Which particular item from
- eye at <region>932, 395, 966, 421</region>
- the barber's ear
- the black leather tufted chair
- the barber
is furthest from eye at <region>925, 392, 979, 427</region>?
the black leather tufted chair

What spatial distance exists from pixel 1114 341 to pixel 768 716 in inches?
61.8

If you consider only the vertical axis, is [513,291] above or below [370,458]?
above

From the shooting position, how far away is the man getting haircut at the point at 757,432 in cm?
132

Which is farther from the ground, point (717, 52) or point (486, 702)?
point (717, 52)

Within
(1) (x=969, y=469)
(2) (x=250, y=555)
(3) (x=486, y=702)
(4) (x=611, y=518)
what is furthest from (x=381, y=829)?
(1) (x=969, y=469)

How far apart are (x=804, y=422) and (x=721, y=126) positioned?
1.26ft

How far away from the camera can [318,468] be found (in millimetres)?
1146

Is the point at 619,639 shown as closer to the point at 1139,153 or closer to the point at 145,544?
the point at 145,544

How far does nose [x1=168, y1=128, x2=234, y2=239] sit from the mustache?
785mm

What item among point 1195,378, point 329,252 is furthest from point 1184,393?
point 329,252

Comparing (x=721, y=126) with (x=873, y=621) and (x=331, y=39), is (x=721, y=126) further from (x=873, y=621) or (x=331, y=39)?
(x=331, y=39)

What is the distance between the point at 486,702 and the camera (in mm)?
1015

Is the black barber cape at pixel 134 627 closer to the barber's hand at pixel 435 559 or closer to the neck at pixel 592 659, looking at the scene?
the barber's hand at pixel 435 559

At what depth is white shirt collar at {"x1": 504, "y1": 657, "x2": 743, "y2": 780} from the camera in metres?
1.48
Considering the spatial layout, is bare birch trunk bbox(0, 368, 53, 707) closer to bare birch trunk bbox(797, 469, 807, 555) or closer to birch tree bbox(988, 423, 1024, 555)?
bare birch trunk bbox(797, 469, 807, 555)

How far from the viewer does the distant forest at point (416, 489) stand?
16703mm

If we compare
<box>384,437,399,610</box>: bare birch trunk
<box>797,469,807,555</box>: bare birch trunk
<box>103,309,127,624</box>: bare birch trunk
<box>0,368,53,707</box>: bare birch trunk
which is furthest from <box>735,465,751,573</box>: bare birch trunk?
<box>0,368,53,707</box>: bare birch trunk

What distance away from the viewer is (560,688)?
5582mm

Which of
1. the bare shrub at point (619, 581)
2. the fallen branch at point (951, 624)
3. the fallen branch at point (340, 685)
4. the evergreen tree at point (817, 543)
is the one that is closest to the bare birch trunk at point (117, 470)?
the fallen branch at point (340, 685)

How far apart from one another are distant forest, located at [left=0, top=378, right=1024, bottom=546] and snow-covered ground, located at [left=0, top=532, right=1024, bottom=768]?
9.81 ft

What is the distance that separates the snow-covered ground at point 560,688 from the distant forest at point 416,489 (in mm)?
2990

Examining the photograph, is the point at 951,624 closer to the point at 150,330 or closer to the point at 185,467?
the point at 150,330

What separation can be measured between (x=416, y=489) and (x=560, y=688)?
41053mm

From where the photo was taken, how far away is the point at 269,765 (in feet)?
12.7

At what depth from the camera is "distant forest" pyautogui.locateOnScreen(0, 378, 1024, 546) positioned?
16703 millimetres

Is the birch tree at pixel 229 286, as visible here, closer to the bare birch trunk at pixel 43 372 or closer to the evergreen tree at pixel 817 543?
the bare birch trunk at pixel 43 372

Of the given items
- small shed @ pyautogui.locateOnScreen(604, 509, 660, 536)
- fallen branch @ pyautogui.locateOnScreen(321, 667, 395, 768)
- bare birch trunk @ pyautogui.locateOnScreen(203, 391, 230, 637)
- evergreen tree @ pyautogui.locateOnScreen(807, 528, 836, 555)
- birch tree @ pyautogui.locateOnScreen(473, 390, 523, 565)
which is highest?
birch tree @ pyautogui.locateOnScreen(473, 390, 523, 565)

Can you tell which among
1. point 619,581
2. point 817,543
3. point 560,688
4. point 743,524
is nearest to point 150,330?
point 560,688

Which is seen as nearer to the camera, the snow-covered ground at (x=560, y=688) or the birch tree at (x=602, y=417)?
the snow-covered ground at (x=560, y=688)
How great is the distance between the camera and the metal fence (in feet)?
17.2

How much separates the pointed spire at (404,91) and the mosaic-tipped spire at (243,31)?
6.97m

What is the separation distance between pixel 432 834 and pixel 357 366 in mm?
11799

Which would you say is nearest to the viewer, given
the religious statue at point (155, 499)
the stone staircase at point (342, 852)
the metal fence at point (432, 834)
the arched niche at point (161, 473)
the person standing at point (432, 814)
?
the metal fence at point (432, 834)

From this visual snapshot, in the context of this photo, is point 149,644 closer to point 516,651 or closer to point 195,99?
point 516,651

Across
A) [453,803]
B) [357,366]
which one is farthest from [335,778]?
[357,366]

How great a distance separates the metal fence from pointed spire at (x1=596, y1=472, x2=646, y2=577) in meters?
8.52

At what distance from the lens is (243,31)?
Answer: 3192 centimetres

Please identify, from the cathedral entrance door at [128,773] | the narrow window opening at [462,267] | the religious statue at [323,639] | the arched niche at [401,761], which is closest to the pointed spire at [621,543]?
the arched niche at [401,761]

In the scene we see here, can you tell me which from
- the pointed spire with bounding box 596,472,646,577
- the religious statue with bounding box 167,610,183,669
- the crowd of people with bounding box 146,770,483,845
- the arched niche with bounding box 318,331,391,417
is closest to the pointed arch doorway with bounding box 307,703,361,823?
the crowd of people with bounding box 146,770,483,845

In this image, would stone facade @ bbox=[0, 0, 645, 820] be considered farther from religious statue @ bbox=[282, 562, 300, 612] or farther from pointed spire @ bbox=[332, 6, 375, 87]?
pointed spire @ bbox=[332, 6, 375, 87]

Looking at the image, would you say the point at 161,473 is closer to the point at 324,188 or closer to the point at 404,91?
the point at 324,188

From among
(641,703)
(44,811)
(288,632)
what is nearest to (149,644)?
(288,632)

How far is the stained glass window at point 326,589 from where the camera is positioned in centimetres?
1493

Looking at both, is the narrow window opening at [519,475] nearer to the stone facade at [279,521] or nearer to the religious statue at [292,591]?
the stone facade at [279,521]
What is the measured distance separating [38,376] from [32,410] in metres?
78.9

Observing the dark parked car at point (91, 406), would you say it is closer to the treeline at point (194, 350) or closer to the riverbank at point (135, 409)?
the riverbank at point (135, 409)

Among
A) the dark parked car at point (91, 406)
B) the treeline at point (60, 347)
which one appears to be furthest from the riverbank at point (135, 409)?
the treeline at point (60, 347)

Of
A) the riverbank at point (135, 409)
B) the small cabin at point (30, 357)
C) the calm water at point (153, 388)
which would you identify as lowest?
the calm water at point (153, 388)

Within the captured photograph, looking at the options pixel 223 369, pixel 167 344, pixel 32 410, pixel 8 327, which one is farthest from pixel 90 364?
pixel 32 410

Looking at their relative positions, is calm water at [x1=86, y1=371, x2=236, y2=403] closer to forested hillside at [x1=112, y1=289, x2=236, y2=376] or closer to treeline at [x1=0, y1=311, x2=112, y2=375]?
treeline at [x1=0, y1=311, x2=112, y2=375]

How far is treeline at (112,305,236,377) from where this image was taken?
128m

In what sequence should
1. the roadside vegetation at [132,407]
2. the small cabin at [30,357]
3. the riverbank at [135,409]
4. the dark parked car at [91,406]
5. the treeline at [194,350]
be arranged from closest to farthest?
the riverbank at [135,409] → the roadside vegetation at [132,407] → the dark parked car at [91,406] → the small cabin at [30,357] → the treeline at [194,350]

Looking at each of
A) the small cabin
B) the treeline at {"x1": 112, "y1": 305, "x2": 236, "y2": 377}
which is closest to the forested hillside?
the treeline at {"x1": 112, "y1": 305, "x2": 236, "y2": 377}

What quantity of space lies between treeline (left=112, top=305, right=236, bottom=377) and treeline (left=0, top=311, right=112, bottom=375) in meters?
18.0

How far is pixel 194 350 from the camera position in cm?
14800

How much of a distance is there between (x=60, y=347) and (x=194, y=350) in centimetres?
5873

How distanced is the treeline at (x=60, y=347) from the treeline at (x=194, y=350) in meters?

* [Short problem] Reproduce word for word the records from the line containing "What quantity of" through the last line of the records, both included.

* [Solution]
What quantity of space lies between treeline (left=112, top=305, right=236, bottom=377) and treeline (left=0, top=311, right=112, bottom=375) in meters?
18.0

How far is pixel 194 350 from the camera position in cm?
14800

How much of a distance is there between (x=60, y=347) and (x=194, y=350) in centimetres?
5873

How distanced is the treeline at (x=60, y=347) from the treeline at (x=194, y=350) in meters?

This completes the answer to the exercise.